_Tasks to perform_.
1 – Could you retype a part of the bib overalls thread word for word, beginning at the words "One thing that" and stopping after "below their knees."?
2 – Which usernames head posts in the bib overalls thread? List each one once.

Quoted text start

# Bib overalls



## kingkoajmr (Nov 12, 2008)

i have lando's volcom bib pants. super warm and comfy.


----------



## kingkoajmr (Nov 12, 2008)

these:
Volcom Lando Overall Pant


----------



## DrnknZag (Feb 7, 2010)

I've got a pair of Burton Ronin 20k bib pants (rock salt color, size large) for sale, freshly re-waterproofed for a good deal if youre interested. Burton also used to make a pair of AK Hover bib pants that you can find for sale some places.


----------



## Tarzanman (Dec 20, 2008)

How are you getting snow in your pants?


caneyhead said:


> Does anyone wear bibs or know of some snowboard boot friendly ones? I hate snow in my pants.
> 
> Thanks


----------



## john doe (Nov 6, 2009)

Another option is getting pants and a jacket that connect via the jacket's snow skirt. My Special Blend stuff has 4 large snaps for the snow skirt and it has yet to let snow in with falls and slides in all directions.


----------



## arsenic0 (Nov 11, 2008)

Stop falling, no snow up your pants, and you save 150 dollars on new pants.


----------



## caneyhead (Jan 5, 2009)

Tarzanman said:


> How are you getting snow in your pants?


Wow never thought of that. Ok, Ill just stop falling


----------



## Halborr (Oct 5, 2009)

I used to ride in some snow bibs I got from my neighbor (up though last season, actually. I just got a brand new pair of regular snow pants for this year, can't wait to try 'em out). They were never in a million years meant for snowboarding, and they still fit over my boots, so I wouldn't worry about that.

One thing that I will miss about the bibs is that I tend to work when I ride, so a lot of times I don't even wear a shell, just a t-shirt and flannel, and I would wear my bibs over my flannel shirt to keep the butt from getting wet and freezing (not very comfy). I suppose I could go for major geek cred (I'm already there, don't worry! ) and tuck my shirt into my snow pants. So, there's a thought for ya.

I'd say go for it. I think I may miss those suckers a little bit after a while.


----------



## linvillegorge (Jul 6, 2009)

Mountain Hardware Exposure II bibs are what I use for deep pow knees. Of course all the cool kids wear the ones with neon suspenders that they keep hanging below their knees.


----------

Quoted text end
Data segment start

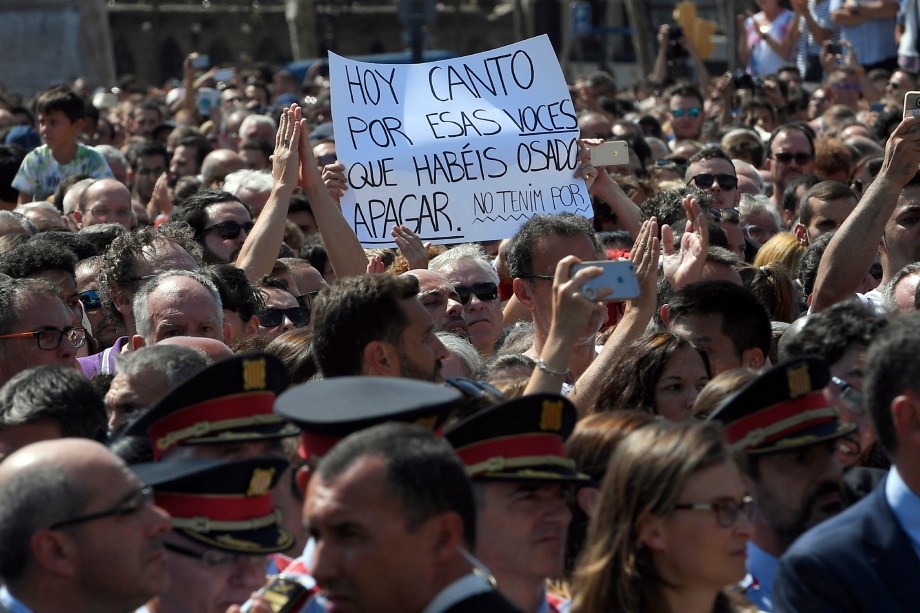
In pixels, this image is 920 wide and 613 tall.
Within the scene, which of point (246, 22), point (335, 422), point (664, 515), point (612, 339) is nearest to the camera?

Data segment end

_Expected responses_.
1 –
One thing that I will miss about the bibs is that I tend to work when I ride, so a lot of times I don't even wear a shell, just a t-shirt and flannel, and I would wear my bibs over my flannel shirt to keep the butt from getting wet and freezing (not very comfy). I suppose I could go for major geek cred (I'm already there, don't worry! ) and tuck my shirt into my snow pants. So, there's a thought for ya.

I'd say go for it. I think I may miss those suckers a little bit after a while.


----------



## linvillegorge (Jul 6, 2009)

Mountain Hardware Exposure II bibs are what I use for deep pow knees. Of course all the cool kids wear the ones with neon suspenders that they keep hanging below their knees.

2 –
kingkoajmr
DrnknZag
Tarzanman
john doe
arsenic0
caneyhead
Halborr
linvillegorge